Part of Criminal Justice and Police Bill – in a Public Bill Committee at 11:15 am on 15 February 2001.
I will ignore the division between Ministers about the value of being a lawyer.
Lawyers will remember that section 9 of the Criminal Justice Act 1967 was vital to all courses on the law of evidence. I do not know whether the Parliamentary Secretary—like myself and my hon. Friend the Member for North-East Hertfordshire—spent many hours studying the work of Professor Sir Rupert Cross, the leading authority on the law of evidence. One of the issues that is beloved of all textbook writers on section 9 of the Criminal Justice Act 1967 may not have been fully thought through by the Government. It could be akin to the point raised in relation to the last clause.
Subsection (6) states:
``statement to be tendered in evidence to be served before hearing on other parties to the proceedings'' and,
``service of the statement is to be taken to have been effected by or on behalf of the prosecutor.''
However, subsection (4) states:
``The statement is to be treated as properly served . . . even though the manner of service is not authorised by subsection (8)'' of section 9 of the Criminal Justice Act 1967. The Government are saying that the normal rules from section 9 of the 1967Act will be bypassed. The new law will provide an exception to that Act and a different procedure.

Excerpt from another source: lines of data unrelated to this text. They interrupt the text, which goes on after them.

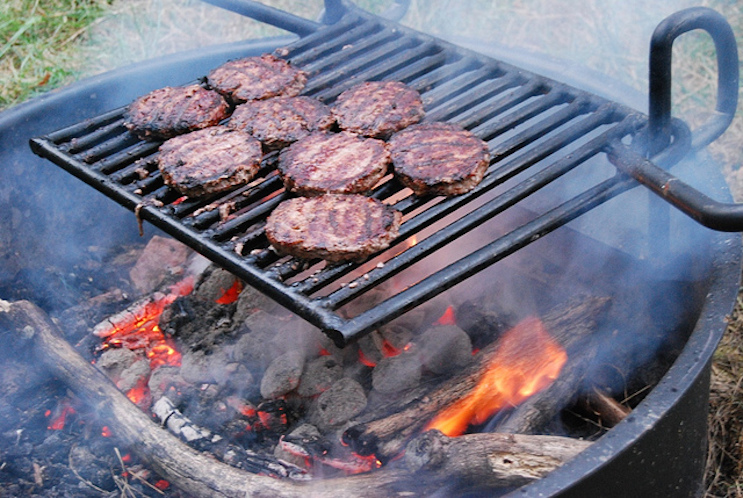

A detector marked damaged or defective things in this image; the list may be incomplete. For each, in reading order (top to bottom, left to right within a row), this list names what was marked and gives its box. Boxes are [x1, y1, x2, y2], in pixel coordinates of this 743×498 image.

burnt wood stick [342, 294, 612, 462]
burnt wood stick [404, 430, 588, 492]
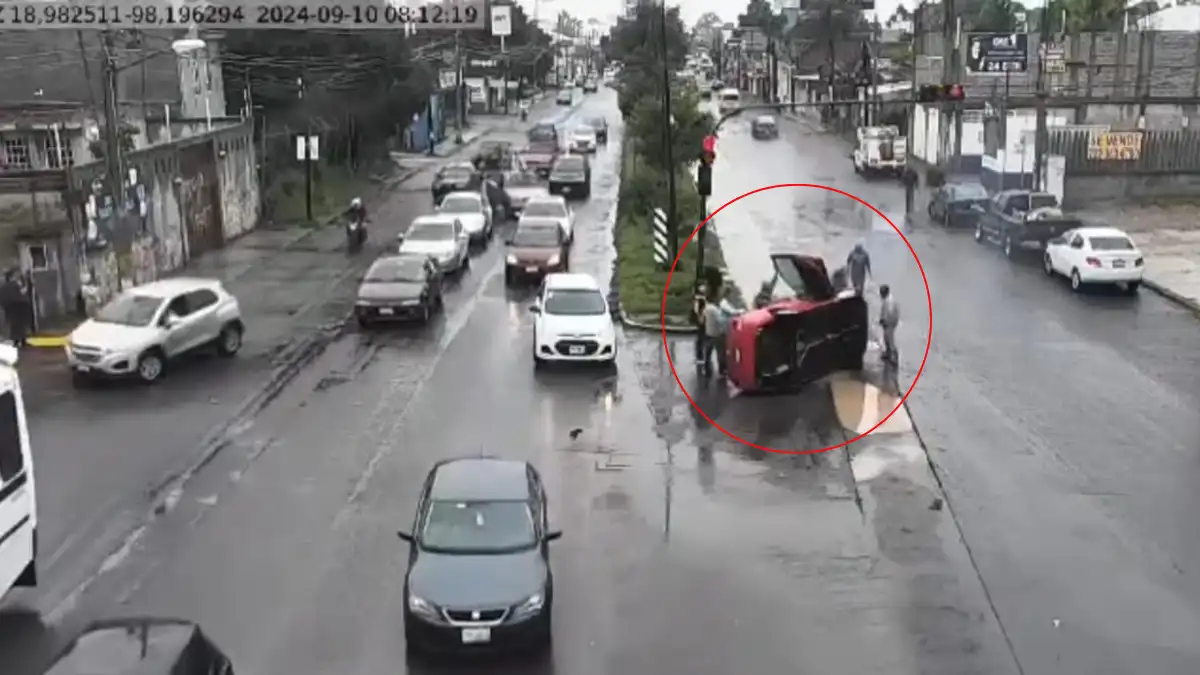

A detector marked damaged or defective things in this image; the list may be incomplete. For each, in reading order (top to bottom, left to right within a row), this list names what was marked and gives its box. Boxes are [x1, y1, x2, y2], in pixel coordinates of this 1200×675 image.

overturned red car [720, 252, 864, 389]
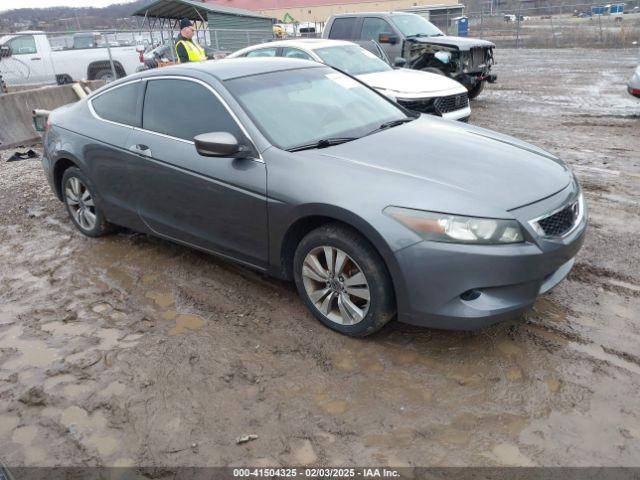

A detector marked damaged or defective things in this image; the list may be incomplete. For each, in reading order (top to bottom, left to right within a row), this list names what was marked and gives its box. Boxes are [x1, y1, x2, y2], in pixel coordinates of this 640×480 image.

damaged front end of suv [402, 39, 498, 100]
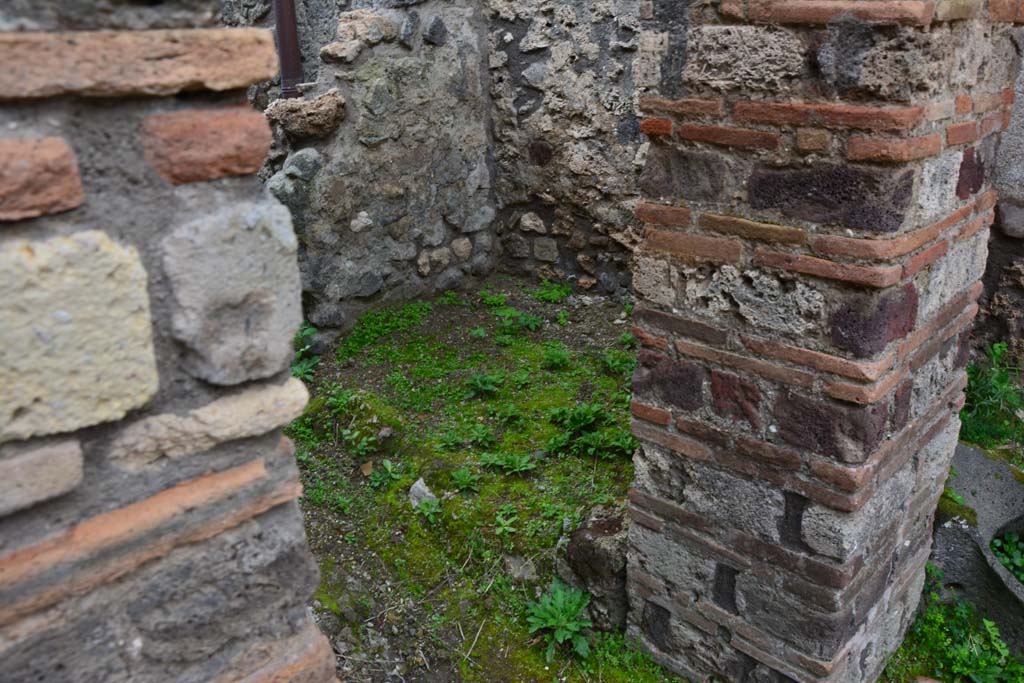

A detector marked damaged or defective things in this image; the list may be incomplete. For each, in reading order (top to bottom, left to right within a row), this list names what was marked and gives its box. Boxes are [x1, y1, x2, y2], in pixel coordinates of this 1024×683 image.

rusty pipe [272, 0, 303, 98]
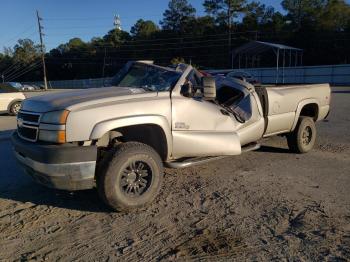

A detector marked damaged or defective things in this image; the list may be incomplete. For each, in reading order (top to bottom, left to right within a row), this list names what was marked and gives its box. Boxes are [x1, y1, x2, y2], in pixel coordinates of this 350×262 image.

I can see why the Government want to do that. They are attempting to make handing over the short form of the notices a quick procedure. There is no doubt in our minds that that is laudable. However, Conservative Members—I have discussed the matter with my hon. Friend the Member for North-East Hertfordshire—are worried that the quick procedure might create a complex series of arguments to establish what is, and what is not, proper service of statements of evidence. The Government must convince us that they have consulted widely on exactly how the bypassing of section 9 of the 1967 Act will work. Are they confident that the first time that the short service of statements of evidence is tried and challenged for validity under the Human Rights Act, it will be upheld? I am not convinced that it will be.
I have a dreadful fear that there may be a test case in which a distinguished human rights lawyer, such as Michael Mansfield QC, may be instructed. For example, the director of Liberty could be involved in a big demonstration and be wrongly issued with a fixed penalty notice. I cast no aspersions on that gentleman, but he would have access to the top human rights lawyers in the country. Are the Government satisfied that if he decided that the short form of service of statements of evidence needed to be challenged in a test case, the legislation would be fireproof and Human Rights Act-proof? I am not convinced.